Justus Hörberg

Dream Walker
Dream Walker is a third-person point-and-click game where you play as a dream-traversing being known as a "Dream Walker." You have entered the nightmare of a young woman and it is up to you to rescue her out of it. The player has to navigate and solve puzzles to progress through the dream world, in search of the artifacts that will ultimately set her free.
Platform: PC
Engine: Unity
Language(s): C#
Development Time: 4 weeks
Team Size: 10 students
My Role: Player/Camera/System Programming
Info
Project Information
Dream Walker was created for our second game project course at FutureGames.

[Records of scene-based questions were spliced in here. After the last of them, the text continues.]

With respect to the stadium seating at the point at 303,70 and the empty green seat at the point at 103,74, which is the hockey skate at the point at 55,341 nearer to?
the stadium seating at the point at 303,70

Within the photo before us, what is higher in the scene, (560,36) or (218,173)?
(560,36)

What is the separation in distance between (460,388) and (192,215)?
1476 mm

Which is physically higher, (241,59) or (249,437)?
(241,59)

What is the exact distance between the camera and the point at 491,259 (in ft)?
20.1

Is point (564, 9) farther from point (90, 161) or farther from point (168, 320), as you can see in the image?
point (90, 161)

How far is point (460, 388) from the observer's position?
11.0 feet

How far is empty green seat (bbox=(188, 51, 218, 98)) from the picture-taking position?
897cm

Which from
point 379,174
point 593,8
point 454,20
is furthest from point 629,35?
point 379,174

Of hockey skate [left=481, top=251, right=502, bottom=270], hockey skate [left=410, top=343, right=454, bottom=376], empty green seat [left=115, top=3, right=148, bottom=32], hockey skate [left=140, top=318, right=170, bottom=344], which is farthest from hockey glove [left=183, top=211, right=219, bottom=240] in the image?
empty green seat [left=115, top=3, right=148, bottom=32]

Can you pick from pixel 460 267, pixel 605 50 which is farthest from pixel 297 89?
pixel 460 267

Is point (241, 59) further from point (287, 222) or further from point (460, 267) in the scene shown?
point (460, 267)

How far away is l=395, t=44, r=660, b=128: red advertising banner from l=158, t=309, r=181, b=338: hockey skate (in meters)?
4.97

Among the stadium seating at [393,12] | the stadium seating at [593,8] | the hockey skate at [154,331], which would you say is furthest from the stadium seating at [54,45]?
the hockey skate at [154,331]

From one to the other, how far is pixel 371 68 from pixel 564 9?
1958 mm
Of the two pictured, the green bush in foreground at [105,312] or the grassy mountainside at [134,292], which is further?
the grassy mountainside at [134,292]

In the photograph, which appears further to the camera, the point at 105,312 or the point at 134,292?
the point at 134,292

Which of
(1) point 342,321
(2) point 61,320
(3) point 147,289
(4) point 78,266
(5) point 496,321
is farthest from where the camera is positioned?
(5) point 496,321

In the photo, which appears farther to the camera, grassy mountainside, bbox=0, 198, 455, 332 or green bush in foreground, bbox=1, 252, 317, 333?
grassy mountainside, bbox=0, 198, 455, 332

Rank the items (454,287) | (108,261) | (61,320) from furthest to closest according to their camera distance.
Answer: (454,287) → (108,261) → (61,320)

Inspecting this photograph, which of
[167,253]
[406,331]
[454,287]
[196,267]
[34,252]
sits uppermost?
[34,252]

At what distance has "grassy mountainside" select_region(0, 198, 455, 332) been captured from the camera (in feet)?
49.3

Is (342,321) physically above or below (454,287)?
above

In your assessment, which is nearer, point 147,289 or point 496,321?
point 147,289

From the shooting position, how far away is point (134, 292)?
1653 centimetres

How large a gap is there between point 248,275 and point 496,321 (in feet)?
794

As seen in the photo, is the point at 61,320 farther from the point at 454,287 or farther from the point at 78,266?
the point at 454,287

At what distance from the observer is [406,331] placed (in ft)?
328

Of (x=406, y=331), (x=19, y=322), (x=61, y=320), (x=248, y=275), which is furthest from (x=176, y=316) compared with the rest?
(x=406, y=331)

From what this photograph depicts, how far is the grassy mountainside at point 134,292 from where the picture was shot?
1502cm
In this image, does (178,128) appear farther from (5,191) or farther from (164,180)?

Development of the game spanned over the course of four weeks, with the first involving concept and planning of the game and first playable, and subsequent weeks alpha, beta, and release.
My Contributions
Player Movement
The movement itself works by creating a vector based on the WASD inputs, and then multiplying it by the current rotation of the camera, thereby always making the player run forward/sideways as expected. The collision system will keep track of their current and last position, and will continuously overlap for collision between these two positions, then putting the player where collision occurred (does not check by the feet, however, if on ground). Based on the player's grounded state, they will be in the "IdleMove" state or in the "Airborne" state, where they will keep gaining relative downwards momentum.

Gravity
Although unseen in the actual game, the movement system actually supports gravity/planet mechanics. Any surface marked as "gravity" will set the player's gravity to its surface normal. Objects that support gravity will derive from an IGravity interface, where they're expected to have all of their movement be multiplied by a quaternion called GravityRotation, and all rotation be done using another called LocalGravityRotation. The former represents the gravity direction, and the latter the object's "actual" rotation relative to it. Transform.rotation will then be set to these two multiplied by each other when one of these are changed.
Camera
The camera's hierarchial structure consists of three objects: the root, the offset, and the camera. When the camera follows the player, the root will be the one moving towards the player's focal point as specified in its IFocable interface. The user can rotate the camera with the mouse. The camera behavior is divided into multiple states, where the default is the one following the player, and another state is used for cutscenes, where the game's event system will take care of how it's supposed to move. The camera also has a shaking feature which works by having "shaker" classes that evaluate the camera's local position such that it vibrates.

Portal
The game features a portal system that is able to transport the player between two places in a scene, or even two scenes. The portals use screenspace UVs, and the cameras project the main camera's position relative to themselves. Depending on the main camera's distance to the portal, the destination portal camera's near clip is set to said distance to not let objects right behind the portal get in the way. Objects that are able to travel between portals are given their own personal "clones," objects that represent their positions on the other end, with the purpose of fulfilling the illusion of that object moving through the portal.